The banking technology provider, which wrapped up its 2024 fiscal year on Jan. 31, saw its customer count shrink during that period, driven by a 9 percent decline in total mortgage customers to 434.
Mortgage customers down on ‘churn’
Naudé said it’s important to keep in mind that SimpleNexus — which nCino acquired in January 2022 for $933.6 million and rebranded as nCino Mortgage in September — primarily served independent mortgage banks (IMBs).
With a tight focus on mortgage lending, some IMBs — also known as non-bank lenders because they lack deposits to loan against — have struggled as elevated mortgage rates curtailed homebuying and refinancing.
But nCino has been successful in broadening the customer base for its mortgage solution by marketing it to its existing banking customers and homebuilders, which are less susceptible to churn.

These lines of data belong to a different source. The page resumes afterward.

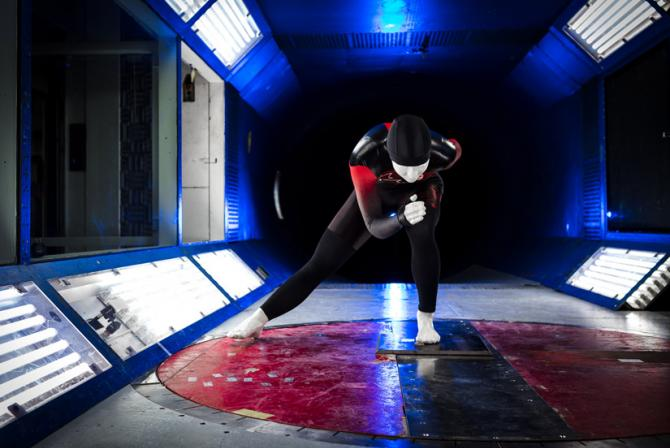 Human replica test subject mimicking athletic performance in the 2 m x 3 m wind tunnel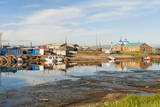 Siberian City Anadyr Harbour, Chukotka Province, Russian Far East, Eurasia Photographic Print by Gabrielle and Michel Therin-Weise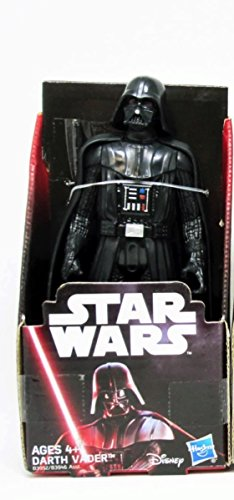 "Star Wars Return of the Jedi Darth Vader 6"" Action Figure, Australian Release"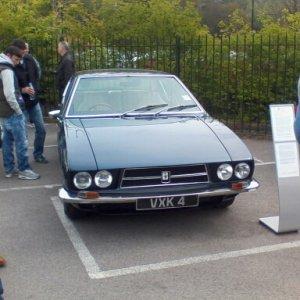 Auto_Italia_Brooklands_052.jpg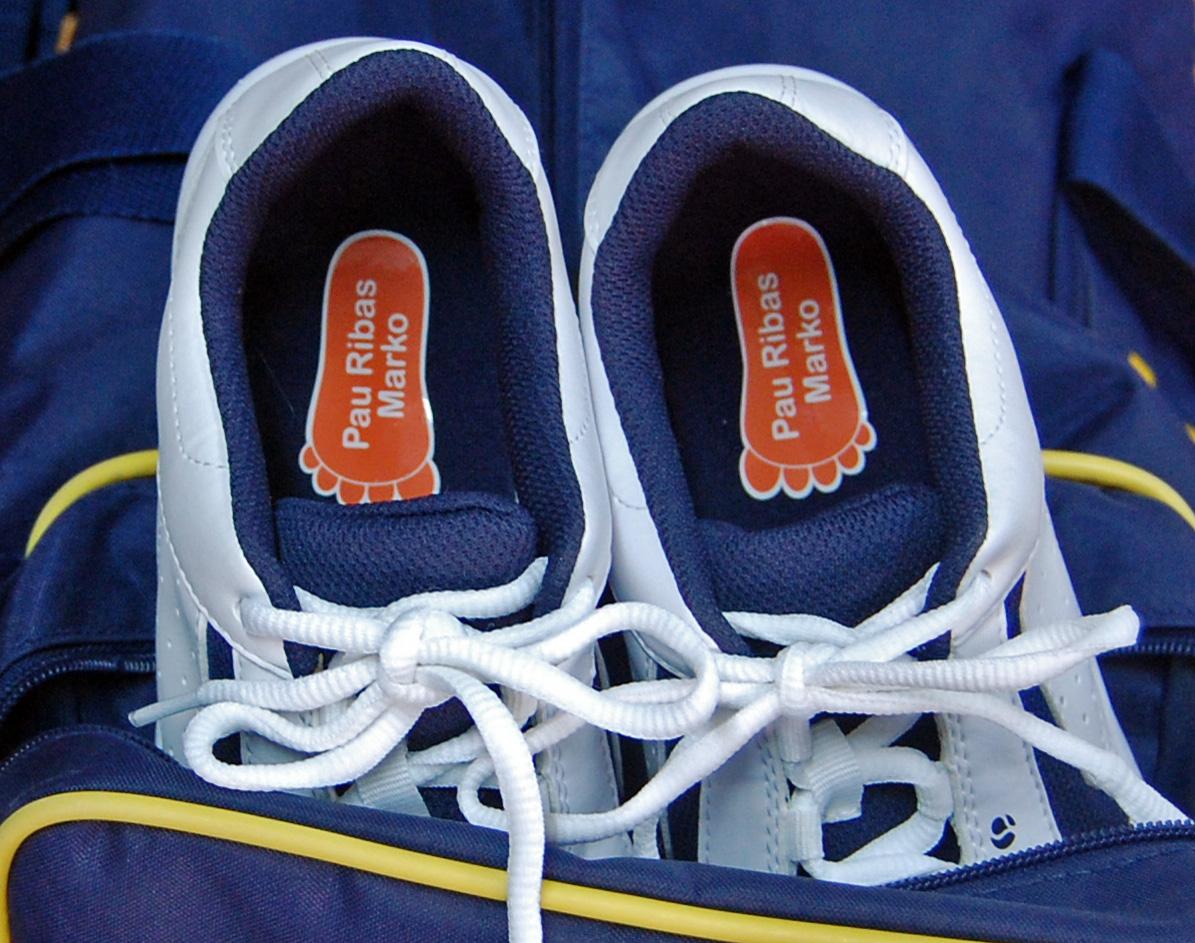 etiquetas zapatos stikets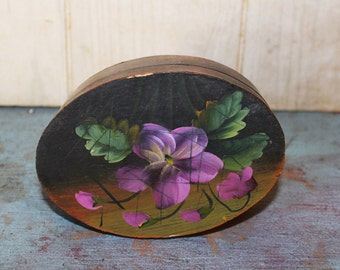 Vintage Hand Painted Violet Box - Trinket Box - Home Decor - Jewelry Box - Collectible - Shabby Chic - Balsam Wood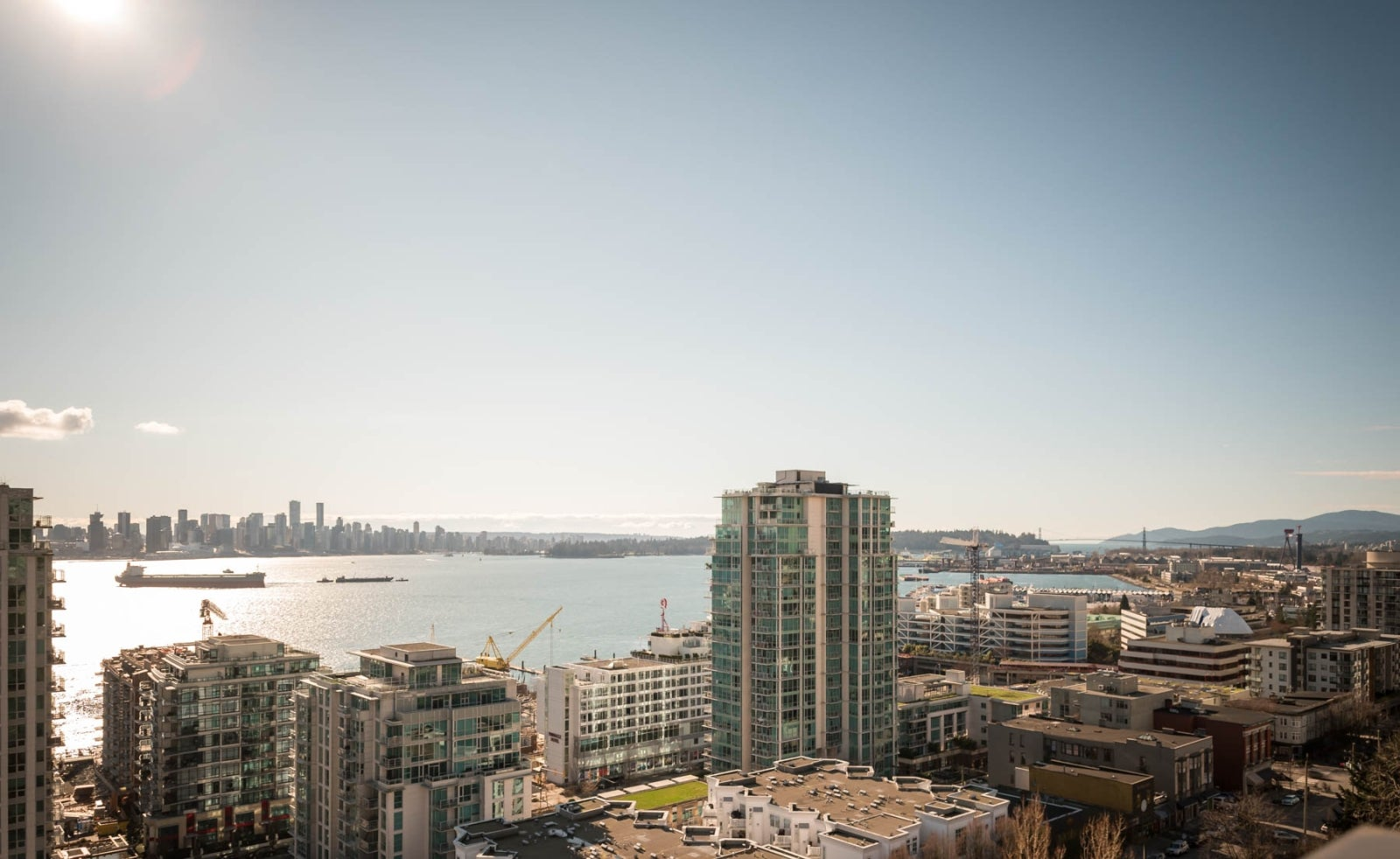 1601 145 ST GEORGES AVENUE - Lower Lonsdale Apartment/Condo for sale, 1 Bedroom (R2244405) #17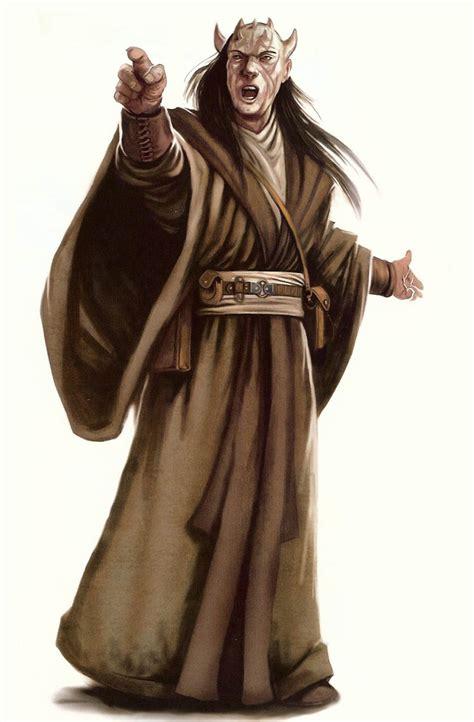 Zabrak | Wookieepedia | Fandom powered by Wikia Zabrak Jedi And Sith
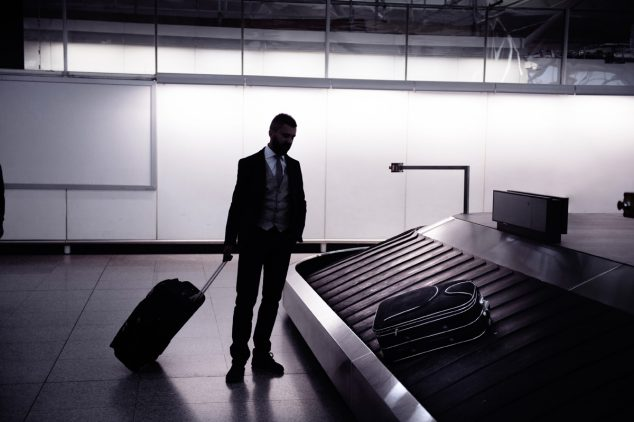 Airport Sanitation Services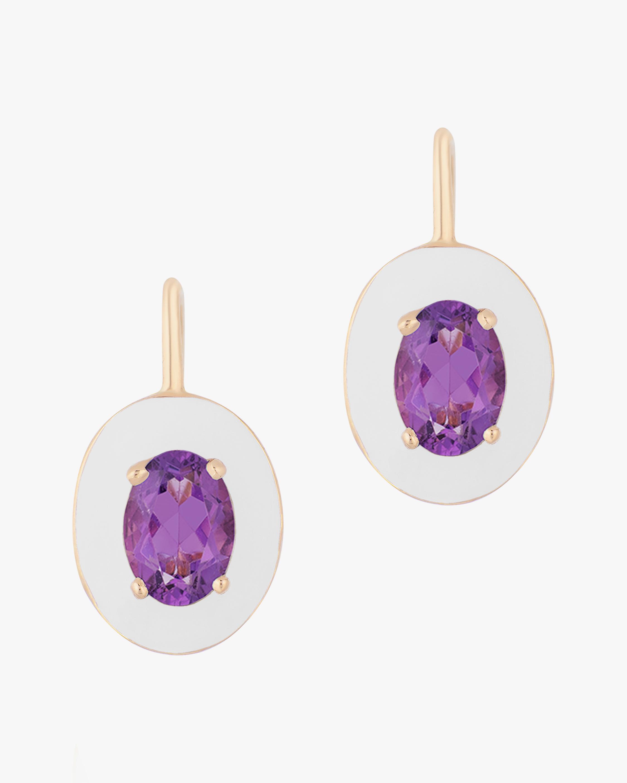 Goshwara Queen White Oval Amethyst Earrings 0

“Banking is a lot less risky for the mortgage business, because once [a bank buys a mortgage subscription], it stays there,” Naudé said. “It’s not like IMBs, which are doing M&A [mergers and acquisitions] all the time, or shutting down the business.”
Naudé welcomed the recent news that IMBs reported earning a pre-tax profit of $693 per loan during the second quarter following eight straight quarters of net losses.
But he said nCino’s mortgage business is “a lot more balanced now” as it expands beyond SimpleNexus’ IMB customer base. “It’s more growth-oriented, and as soon as this rate cut comes in and the volumes go up, I’m actually highly optimistic that mortgage will start performing at a different level for us.”
NCino’s mortgage clients include Synergy One Lending and Fairway Independent Mortgage Corporation, but most of its revenue comes from providing a range of technology services to global banks like Bank of America, Barclays, Santander, and TD Bank; enterprise banks including Truist Bank and U.S. Bank; regional community banks like WaFd Bank and M&F Bank; and credit unions like Navy Federal Credit Union, SAFE Credit Union and Marine Credit Union.
While nCino saw its customer count drop last year, it boosted the number of clients generating more than $1 million in revenue a year to 86, up from 73 the year before. No single customer represented more than 10 percent of total revenue.